--- start RAW DATA ---

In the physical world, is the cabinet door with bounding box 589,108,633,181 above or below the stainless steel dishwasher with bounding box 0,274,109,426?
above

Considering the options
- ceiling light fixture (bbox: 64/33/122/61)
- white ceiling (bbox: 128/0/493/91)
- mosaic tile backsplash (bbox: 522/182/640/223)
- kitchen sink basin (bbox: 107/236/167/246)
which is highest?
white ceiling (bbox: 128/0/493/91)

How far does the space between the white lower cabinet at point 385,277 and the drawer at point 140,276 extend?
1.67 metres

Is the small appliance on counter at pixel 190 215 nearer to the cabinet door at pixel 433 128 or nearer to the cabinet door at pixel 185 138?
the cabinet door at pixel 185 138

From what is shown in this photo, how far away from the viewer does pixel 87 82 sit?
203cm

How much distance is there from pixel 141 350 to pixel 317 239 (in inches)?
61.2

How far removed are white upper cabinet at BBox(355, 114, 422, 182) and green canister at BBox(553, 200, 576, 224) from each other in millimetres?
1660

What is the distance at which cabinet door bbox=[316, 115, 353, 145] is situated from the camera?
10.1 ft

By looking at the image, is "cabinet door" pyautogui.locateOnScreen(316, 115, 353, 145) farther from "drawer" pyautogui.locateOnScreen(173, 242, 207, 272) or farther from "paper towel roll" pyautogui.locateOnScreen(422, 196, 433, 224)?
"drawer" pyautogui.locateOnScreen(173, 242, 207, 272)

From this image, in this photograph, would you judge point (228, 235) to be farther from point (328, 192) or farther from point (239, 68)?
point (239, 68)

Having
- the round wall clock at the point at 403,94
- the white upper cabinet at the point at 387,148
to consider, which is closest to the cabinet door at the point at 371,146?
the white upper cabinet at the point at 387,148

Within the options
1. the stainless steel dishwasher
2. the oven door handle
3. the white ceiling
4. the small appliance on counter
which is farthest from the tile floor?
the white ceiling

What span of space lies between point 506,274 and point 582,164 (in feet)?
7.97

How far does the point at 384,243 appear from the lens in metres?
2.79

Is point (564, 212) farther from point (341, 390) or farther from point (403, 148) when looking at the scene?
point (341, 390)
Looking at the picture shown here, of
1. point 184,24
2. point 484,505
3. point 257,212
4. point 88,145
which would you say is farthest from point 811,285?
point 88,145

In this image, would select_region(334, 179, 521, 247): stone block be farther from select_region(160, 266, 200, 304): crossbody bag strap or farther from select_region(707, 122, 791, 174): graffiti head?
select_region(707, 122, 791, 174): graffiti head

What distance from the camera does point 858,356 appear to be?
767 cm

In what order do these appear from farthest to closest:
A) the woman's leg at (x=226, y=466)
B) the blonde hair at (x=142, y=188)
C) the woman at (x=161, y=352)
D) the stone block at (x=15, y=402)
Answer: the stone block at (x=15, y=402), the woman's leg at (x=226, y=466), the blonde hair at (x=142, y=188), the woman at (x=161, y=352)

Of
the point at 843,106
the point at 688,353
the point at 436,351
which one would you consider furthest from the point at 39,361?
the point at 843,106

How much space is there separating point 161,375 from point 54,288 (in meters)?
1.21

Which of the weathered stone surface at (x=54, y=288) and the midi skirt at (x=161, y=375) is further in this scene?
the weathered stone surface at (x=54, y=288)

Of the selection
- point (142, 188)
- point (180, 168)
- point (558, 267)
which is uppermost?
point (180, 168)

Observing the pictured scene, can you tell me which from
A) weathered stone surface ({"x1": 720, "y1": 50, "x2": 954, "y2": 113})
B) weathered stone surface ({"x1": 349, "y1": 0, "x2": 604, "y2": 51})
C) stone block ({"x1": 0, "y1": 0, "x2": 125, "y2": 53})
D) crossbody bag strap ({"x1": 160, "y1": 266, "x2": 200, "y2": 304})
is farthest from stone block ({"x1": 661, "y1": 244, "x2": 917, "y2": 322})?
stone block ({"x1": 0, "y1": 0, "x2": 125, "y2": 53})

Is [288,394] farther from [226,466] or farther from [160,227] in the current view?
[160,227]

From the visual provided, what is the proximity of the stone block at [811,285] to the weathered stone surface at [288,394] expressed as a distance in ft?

--- end RAW DATA ---

YOUR GOAL: Can you give the data above again, swapping every "tile floor" for "kitchen floor" and leaving everything else unchanged?

SOLUTION FOR THIS PROBLEM:
In the physical world, is the cabinet door with bounding box 589,108,633,181 above or below the stainless steel dishwasher with bounding box 0,274,109,426?
above

Considering the options
- ceiling light fixture (bbox: 64/33/122/61)
- white ceiling (bbox: 128/0/493/91)
- mosaic tile backsplash (bbox: 522/182/640/223)
- kitchen sink basin (bbox: 107/236/167/246)
which is highest?
white ceiling (bbox: 128/0/493/91)

How far does the space between the white lower cabinet at point 385,277 and the drawer at point 140,276 extend?
1.67 metres

Is the small appliance on counter at pixel 190 215 nearer to the cabinet door at pixel 433 128 or nearer to the cabinet door at pixel 185 138?
the cabinet door at pixel 185 138

From what is shown in this photo, how far away from the viewer does pixel 87 82 sit?
203cm

How much distance is there from pixel 141 350 to pixel 317 239 (in inches)?
61.2

How far removed are white upper cabinet at BBox(355, 114, 422, 182) and green canister at BBox(553, 200, 576, 224) from each other in millimetres?
1660

What is the distance at which cabinet door bbox=[316, 115, 353, 145] is situated from the camera?
10.1 ft

By looking at the image, is "cabinet door" pyautogui.locateOnScreen(316, 115, 353, 145) farther from "drawer" pyautogui.locateOnScreen(173, 242, 207, 272) or farther from "paper towel roll" pyautogui.locateOnScreen(422, 196, 433, 224)?
"drawer" pyautogui.locateOnScreen(173, 242, 207, 272)

From this image, in this photograph, would you judge point (228, 235) to be farther from point (328, 192) or farther from point (239, 68)?
point (239, 68)

Having
- the round wall clock at the point at 403,94
- the white upper cabinet at the point at 387,148
to consider, which is closest to the cabinet door at the point at 371,146?
the white upper cabinet at the point at 387,148

Within the options
1. the stainless steel dishwasher
2. the oven door handle
3. the white ceiling
4. the small appliance on counter
which is farthest from the kitchen floor?
the white ceiling

What span of space lies between point 506,274 and point 582,164 (in feet)?
7.97

How far does the point at 384,243 appear from the lens in metres?
2.79

Is point (564, 212) farther from point (341, 390) or farther from point (403, 148) when looking at the scene?
point (341, 390)
Looking at the picture shown here, of
1. point 184,24
2. point 484,505
3. point 257,212
4. point 88,145
which would you say is farthest from point 811,285?
point 88,145

In this image, would select_region(334, 179, 521, 247): stone block be farther from select_region(160, 266, 200, 304): crossbody bag strap or farther from select_region(707, 122, 791, 174): graffiti head?
select_region(707, 122, 791, 174): graffiti head

What distance from the camera does point 858,356 appear to be?
767 cm

In what order do these appear from farthest to closest:
A) the woman's leg at (x=226, y=466)
B) the blonde hair at (x=142, y=188)
C) the woman at (x=161, y=352)
D) the stone block at (x=15, y=402)
Answer: the stone block at (x=15, y=402), the woman's leg at (x=226, y=466), the blonde hair at (x=142, y=188), the woman at (x=161, y=352)

Of
the point at 843,106
the point at 688,353
the point at 436,351
which one would you consider furthest from the point at 39,361?
the point at 843,106

How much space is there separating point 161,375 from point 54,288 (in meters)?
1.21

Which of the weathered stone surface at (x=54, y=288) and the midi skirt at (x=161, y=375) is further in this scene?
the weathered stone surface at (x=54, y=288)

Of the selection
- point (142, 188)
- point (180, 168)
- point (558, 267)
which is uppermost?
point (180, 168)

Observing the pictured scene, can you tell me which from
A) weathered stone surface ({"x1": 720, "y1": 50, "x2": 954, "y2": 113})
B) weathered stone surface ({"x1": 349, "y1": 0, "x2": 604, "y2": 51})
C) stone block ({"x1": 0, "y1": 0, "x2": 125, "y2": 53})
D) crossbody bag strap ({"x1": 160, "y1": 266, "x2": 200, "y2": 304})
is farthest from stone block ({"x1": 661, "y1": 244, "x2": 917, "y2": 322})?
stone block ({"x1": 0, "y1": 0, "x2": 125, "y2": 53})

Is [288,394] farther from [226,466] or farther from [160,227] in the current view?
[160,227]

From the visual provided, what is the proximity of the stone block at [811,285] to the weathered stone surface at [288,394] expressed as a distance in ft?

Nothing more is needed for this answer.